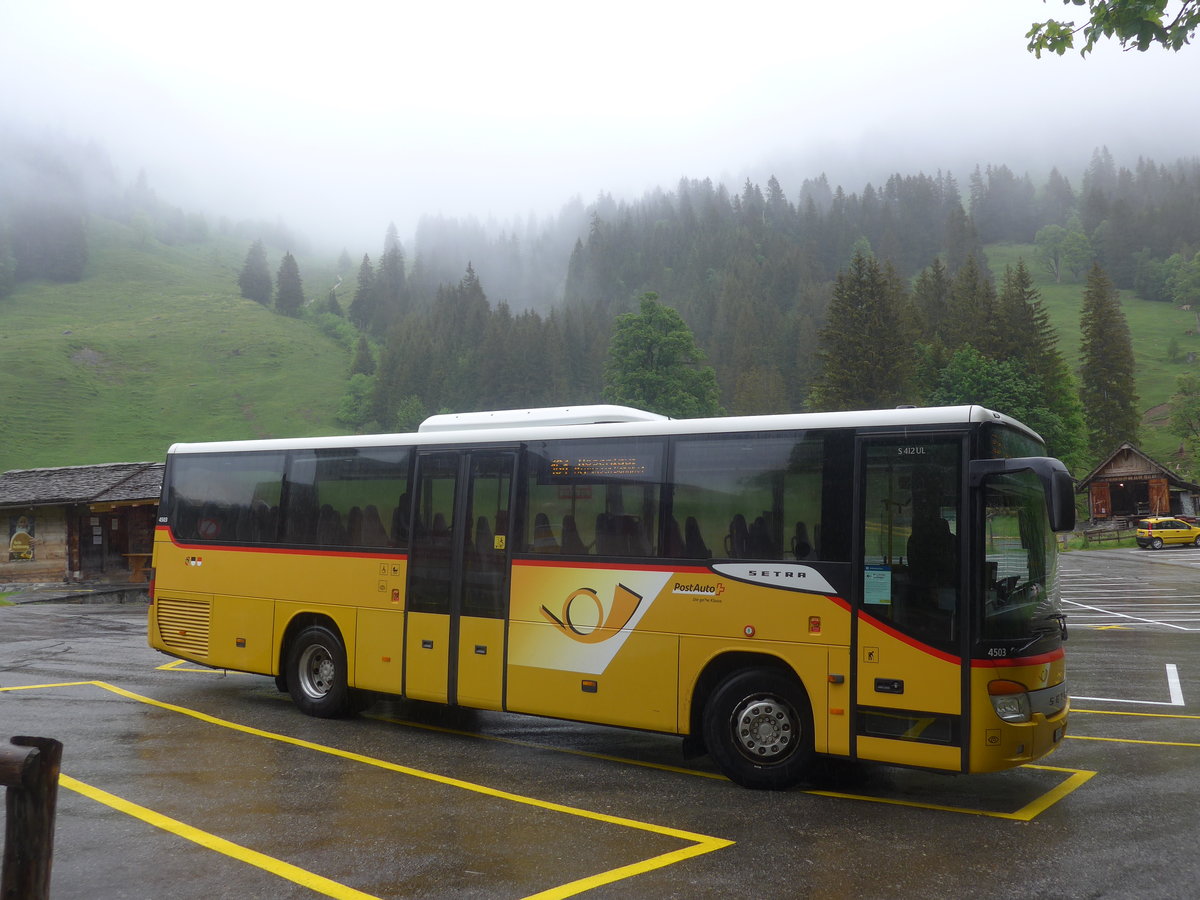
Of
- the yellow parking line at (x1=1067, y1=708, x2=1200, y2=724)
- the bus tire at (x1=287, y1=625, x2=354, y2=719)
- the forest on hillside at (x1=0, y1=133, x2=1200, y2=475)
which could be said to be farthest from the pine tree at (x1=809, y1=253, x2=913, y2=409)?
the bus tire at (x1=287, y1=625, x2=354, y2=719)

--------------------------------------------------

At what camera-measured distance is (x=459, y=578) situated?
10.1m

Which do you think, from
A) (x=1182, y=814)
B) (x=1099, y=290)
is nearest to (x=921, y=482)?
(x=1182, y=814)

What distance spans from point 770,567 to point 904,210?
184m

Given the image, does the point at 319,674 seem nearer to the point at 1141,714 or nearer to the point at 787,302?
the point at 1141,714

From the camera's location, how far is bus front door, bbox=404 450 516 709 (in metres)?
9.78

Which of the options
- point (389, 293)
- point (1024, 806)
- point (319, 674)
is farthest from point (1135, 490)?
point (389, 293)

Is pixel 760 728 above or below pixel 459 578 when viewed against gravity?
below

--------------------------------------------------

◆ STATED GOAL ◆
Count the lines in the records above that contain the word "distance", matching case exactly, and reply with only the number.

◆ PROBLEM SOLUTION ◆
2